A companhia ucraniana Energoatom, responsável pelas usinas nucleares do país, relatou que um míssil sobrevoou “a uma altura extremamente baixa a central de Pivdenno-Ukrainska”, no sul da Ucrânia. A empresa classificou o episódio como “um ato de terrorismo nuclear”.

Pouco depois do ataque, o Presidente da Rússia, Vladimir Putin, divulgou novas ameaças, afirmando que Moscovo atacará mais alvos se a Ucrânia receber mísseis de longo alcance do Ocidente.

Segundo Putin, se a Ucrânia receber mísseis de longo alcance, a Rússia tirará as conclusões apropriadas e usará as suas armas (…) para atacar alvos que não atingiram até agora, sem especificar a que tipos de alvos estava se referia.

Os Estados Unidos anunciaram, na semana passada, que forneceriam à Ucrânia um sistema avançado de mísseis.

Ofensiva contra Severodonetsk prossegue

Combates entre forças ucranianas e os invasores russos prosseguiram no domingo no centro de Severodonetsk, uma cidade estratégica no leste da Ucrânia.

A cidade permanece no centro da ofensiva russa na bacia mineira do Donbass, zona sob controlo parcial dos separatistas pró-russos desde 2014 e que Moscovo espera conquistar na totalidade.

Segundo o governador regional da província de Lugansk, os ucranianos têm resistido aos invasores. “Os russos controlavam cerca de 70% da cidade, mas nos últimos dois dias foram repelidos. A cidade está dividida, eles têm medo de se movimentar livremente”, disse Serguei Gaidai.

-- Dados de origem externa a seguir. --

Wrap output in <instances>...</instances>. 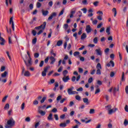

De acordo com Gaidai, o general russo Alexander Dvornikov “estabeleceu uma meta: entre agora e 10 de Junho tomar Severodonetsk completamente ou controlar a rota Lyssytchansk-Bajmut” que abrirá o caminho para Kramatorsk, a capital ucraniana de Donetsk, a outra maior região do Donbas. “Todas as forças (russas) estão concentradas nessas duas tarefas”, disse.

Já o Ministério da Defesa russo declarou, no sábado, que unidades militares ucranianas estavam a retirar-se de Severodonetsk “depois de terem sofrido perdas críticas durante os combates (até 90% em várias unidades)” em direcção a Lyssytchansk, uma grande cidade vizinha.

Mas o prefeito de Severodonetsk, Olexander Striuk, disse no sábado que os combates de rua continuavam e que as forças ucranianas estão a tentar “restabelecer o controlo total” da cidade.